Dos gringos, é difícil lembrar de todos, foram muitos, mas me chamaram a atenção e gostei muito do Cure, Live, REM, Sheryl Crow, Kiss, Lenny Kravitz, Café Tacuba e Nirvana. Me parece que o Cure fez dois, mas me refiro ao primeiro em que todos estão sentados no chão em roda. Maravilhoso! O do Live os violões são incríveis, REM também bastante intimista, o da Sheryl também. Tem mais Acústicos legais, mas não consigo me lembrar de todos, claro. Na gringa eles eram produzidos em maior escala, os artistas se preparavam pra eles, havia uma produção por trás, mas nunca teve a importância que teve para o mercado fonográfico aqui do Brasil.

A partir do Acústico do Titãs, uma áurea ridícula se fez em torno do projeto. E o do Titãs, assim como o do Moraes Moreira, já não gostei nem um pouco.

Não estou aqui pra apontar culpados, mas no Brasil deturparam a essência do projeto. A culpa é um pouco de cada parte envolvida, incluindo o próprio artista.

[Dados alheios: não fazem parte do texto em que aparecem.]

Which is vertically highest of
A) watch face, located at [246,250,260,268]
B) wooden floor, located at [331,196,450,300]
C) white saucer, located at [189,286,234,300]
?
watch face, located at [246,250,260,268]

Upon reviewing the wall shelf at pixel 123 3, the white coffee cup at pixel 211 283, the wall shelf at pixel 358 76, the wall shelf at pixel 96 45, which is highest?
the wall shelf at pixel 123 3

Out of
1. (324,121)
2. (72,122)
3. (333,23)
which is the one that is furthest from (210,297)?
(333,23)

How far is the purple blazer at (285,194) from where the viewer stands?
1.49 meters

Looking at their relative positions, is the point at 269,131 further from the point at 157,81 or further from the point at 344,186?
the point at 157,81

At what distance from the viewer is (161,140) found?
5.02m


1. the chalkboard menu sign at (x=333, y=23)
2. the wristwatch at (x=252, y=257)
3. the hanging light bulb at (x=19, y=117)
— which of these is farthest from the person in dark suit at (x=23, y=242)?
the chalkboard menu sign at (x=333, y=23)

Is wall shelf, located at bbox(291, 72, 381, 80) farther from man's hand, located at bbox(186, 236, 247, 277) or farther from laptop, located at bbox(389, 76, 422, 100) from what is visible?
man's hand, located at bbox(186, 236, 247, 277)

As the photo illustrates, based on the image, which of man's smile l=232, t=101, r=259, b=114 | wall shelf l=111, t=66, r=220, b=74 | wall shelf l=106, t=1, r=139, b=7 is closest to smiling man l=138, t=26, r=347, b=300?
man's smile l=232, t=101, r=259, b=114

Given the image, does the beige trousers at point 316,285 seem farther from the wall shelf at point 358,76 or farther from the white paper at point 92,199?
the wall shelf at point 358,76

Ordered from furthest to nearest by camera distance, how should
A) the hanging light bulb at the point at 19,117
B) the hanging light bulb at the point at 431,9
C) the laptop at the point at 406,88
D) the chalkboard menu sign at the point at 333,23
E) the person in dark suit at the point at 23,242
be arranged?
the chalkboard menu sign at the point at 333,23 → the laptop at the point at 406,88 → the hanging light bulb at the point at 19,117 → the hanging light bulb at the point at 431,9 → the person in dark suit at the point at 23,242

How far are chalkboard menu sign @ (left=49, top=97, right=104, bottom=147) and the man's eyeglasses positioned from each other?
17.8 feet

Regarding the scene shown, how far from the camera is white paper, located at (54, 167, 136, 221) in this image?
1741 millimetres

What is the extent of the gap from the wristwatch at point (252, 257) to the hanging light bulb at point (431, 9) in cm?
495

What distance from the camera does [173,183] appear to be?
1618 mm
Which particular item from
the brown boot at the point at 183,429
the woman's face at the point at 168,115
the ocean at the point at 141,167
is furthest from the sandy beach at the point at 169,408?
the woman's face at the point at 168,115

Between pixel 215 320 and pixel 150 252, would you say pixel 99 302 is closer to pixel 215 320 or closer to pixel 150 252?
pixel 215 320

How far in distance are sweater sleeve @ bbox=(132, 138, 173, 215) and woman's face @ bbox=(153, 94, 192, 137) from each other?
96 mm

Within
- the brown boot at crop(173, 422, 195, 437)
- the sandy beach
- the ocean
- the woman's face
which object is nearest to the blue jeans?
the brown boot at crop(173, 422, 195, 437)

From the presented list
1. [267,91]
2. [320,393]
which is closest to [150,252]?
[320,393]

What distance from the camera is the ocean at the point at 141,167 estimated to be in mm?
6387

Depois que o Titãs vendeu 2 milhões de CDs e não sei quanto de DVDs, resgatando o grupo que não estava nada bem na carreira depois do não tão aceito Domingo, tanto gravadoras, quanto artistas, todos queriam seu Acústico. Se tornou uma corrida de cegos, e a MTV Brasil não tinha estrutura para tanta demanda.

Cada produção passou a ser tratada como se fosse a última antes do fim do mundo. Seja Rita Lee e Cássia Eller ou Art Popular e Zeca Pagodinho, todos se perderam de alguma forma.

Pra minha decepção, um dos piores Acústicos é o do Paralamas. Megalomaníaco, com sopro, percussão e o diabo a quatro. Aquela versão de ‘Que País é Este?” devo admitir, é uma das coisas mais tristes da carreira do grupo. Paralamas pra mim é o melhor grupo de sua geração e um dos melhores da história do rock brasileiro, mas errou feio ao fugir completamente do objetivo real do projeto.

Inclusive na lista de artistas brasileiros que fizeram o Acústico, tem alguns nomes que a carreira é praticamente feita de música acústica, então me pergunto até hoje: por que diabos fazer um Acústico?!! Virou coisa de doido hahaha.

Sei que a MTV Brasil vai voltar a fazer Acústico, mas não sei quais são os objetivos e as intenções. Só sei que vou torcer loucamente para que ele seja feito com base em sua proposta original: o artista despido de superprodução, tocando de forma intimista e acústica para câmeras que passeiam lentamente pelo palco.

Em termos de apresentação para câmera, tem coisa mais simples do que o artista no violão e percussão, tocando e contando histórias?

É isso, que o novo Acústico traga o artista mais humanizado e simples.


PS: O 1º Acústico da MTV Brasil foi com Camisa de Vênus, mas tratado como o programa piloto. Foi também bastante simples e intimista, bem parecido com o do Legião.